Thursday, September 15, 2005

Body work

While considering the case for Intelligent Design, I've recognized some major design issues of the human body which require immediate attention:

1) Absence of prehensile tail. The supposed Intelligent Designer gave other bipedal mammals prehensile tails, a useful extra appendage for holding things and hanging from tree branches, yet neglected to give humans the same. It can't have been a matter of the brain capacity for using a tail being needed for other things; monkeys with much tinier brains than humans manage to use their tails just fine. If humans were designed to be the pinnacle of creation and the dominant lifeform on Earth, why were monkeys designed with an advantage denied to humans? Evolutionists claim that primates lost their tails when the common ancestor we share with monkeys descended from living in trees. Since there was no selection pressure in favor of long prehensile tails for creatures living on the ground, shorter tails were not eliminated from the gene pool, and they eventually vanished altogether. Evolutionists call this a "use it or lose it" scenario. Clearly this sort of issue doesn't matter to an Intelligent Designer, so why don't we have the tails our furry friends enjoy?

2) Poor sense of smell. Our human sense of smell is pathetic compared to that of any dog. There's anecdotal evidence that the neural pathways for much more powerful scenting exist in the human brain, and can even be activated in special circumstances...but if so, our capacity to smell is still mostly dormant by default. Again, why do they get something we don't? The evolutionist claims this is another case of "use it or lose it" -- that when our ancestors acquired three-color vision, sight became more important to reproductive success than the ability to detect pheromones, so our once-impressive scent organs atrophied. In fact, a large portion of the brain seems to be identical to that of other mammals, including a number of features we never use. Is this because the Intelligent Designer had finished work on the mammalian brain first, and reused his work in creating man rather than making a new design from scratch?

3) Hazardous brain location. The evolutionist claims that our brains are on top of our heads for cooling; that we learned to walk upright so as to present a smaller area exposed to the rays of the sun, and therefore the brain needs to be as close to the surface as possible, rather than buried deeply where it can't radiate excess heat as easily. Advocates for the Intelligent Designer have to explain why he couldn't invent a more efficient air cooling system when human engineers design these all the time. Are humans smarter than the Intelligent Designer? Is that why our brains sit in a location where they're exposed to damage from things falling on top of the head, or an antelope femur swung at our craniums by a jealous rival? If the Intelligent Designer cared at all about our safety, surely the brain could sit inside the ribcage away from easy harm? The sense organs could still be on top, but why was the fragile brain put there as well?

4) Even more hazardous genital location. Same comments. Human male genitalia need to be al fresco because they function better with the added air cooling. Unfortunately, this also makes them extremely vulnerable to a knee in the groin. And while I'm doubled over in pain, the bastard hits me in the head with an antelope femur. I'm dead because the Intelligent Designer couldn't think of how to design a natural jockstrap built into the human body? Did he not care? Or does he actually want me dead?

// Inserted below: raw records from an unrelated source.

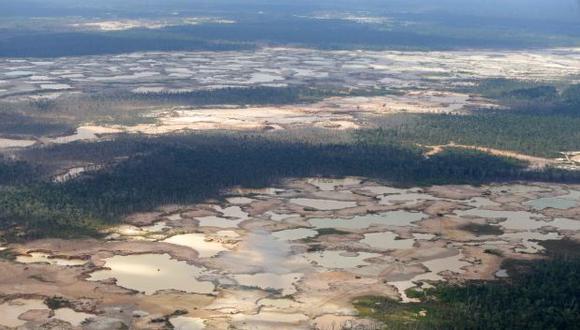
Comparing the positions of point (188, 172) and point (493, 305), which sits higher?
point (188, 172)

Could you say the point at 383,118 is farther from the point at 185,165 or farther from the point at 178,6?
the point at 178,6

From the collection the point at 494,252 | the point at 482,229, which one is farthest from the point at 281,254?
the point at 482,229

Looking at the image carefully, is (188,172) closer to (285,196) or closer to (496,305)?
(285,196)

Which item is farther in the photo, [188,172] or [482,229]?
[188,172]

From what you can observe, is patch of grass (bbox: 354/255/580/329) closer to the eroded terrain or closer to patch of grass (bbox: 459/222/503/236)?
the eroded terrain

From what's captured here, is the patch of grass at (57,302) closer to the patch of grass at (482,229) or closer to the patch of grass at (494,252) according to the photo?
the patch of grass at (494,252)

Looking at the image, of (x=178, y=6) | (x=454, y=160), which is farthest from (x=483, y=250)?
(x=178, y=6)
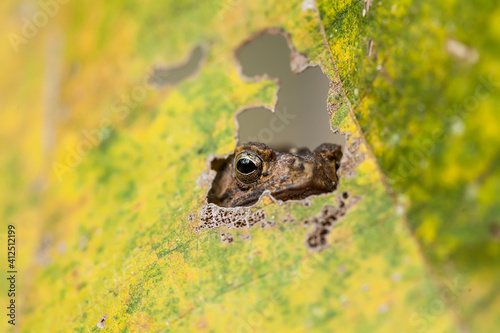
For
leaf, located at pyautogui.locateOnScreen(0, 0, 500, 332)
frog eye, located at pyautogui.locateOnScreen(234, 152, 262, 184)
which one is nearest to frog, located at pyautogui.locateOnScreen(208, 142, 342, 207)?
frog eye, located at pyautogui.locateOnScreen(234, 152, 262, 184)

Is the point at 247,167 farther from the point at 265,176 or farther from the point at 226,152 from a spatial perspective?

5) The whole waste elimination thing. No, I'm serious here. That clenched muscular ring we call an anal sphincter is just pathetic in design terms, prone to damage and often working poorly at best. A truly intelligent Designer could have given us a setup with voluntary control, an orifice which could open and close when necessary. Since we haven't been provided with this, untold suffering and embarassment have been the result. Gaining even the slightest voluntary control over this muscle is an aspect of yoga training -- I'm not making that up -- and even then the results are slight. This part of the design seems to have no thought put into it whatsoever.

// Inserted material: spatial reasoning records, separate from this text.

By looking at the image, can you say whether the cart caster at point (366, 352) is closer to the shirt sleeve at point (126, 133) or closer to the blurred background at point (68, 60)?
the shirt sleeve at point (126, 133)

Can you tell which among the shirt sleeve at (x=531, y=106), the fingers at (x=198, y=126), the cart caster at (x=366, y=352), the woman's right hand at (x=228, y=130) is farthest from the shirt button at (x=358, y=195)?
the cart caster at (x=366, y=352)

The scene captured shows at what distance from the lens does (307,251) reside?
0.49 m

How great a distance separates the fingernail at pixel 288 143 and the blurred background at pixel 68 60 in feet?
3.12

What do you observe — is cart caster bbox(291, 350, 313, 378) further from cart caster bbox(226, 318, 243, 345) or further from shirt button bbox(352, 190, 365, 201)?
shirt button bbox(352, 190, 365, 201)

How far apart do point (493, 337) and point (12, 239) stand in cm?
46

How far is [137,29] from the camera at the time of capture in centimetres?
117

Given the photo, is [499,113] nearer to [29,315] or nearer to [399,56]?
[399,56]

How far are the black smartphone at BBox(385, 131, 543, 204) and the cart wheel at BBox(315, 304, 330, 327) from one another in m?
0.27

These are but a few examples. I'm afraid the evidence suggests a disturbing pattern. The so-called Intelligent Designer responsible for human beings was not as inventive or intelligent as a human engineer; he reused earlier designs without regard to their appropriateness to the task at hand; cut corners wherever possible; and generally increased hazards to the users of his design even when they could easily have been avoided. In light of this shoddy workmanship and slapdash attitude, I have no choice but to recommend that the Intelligent Designer needs to be fired immediately.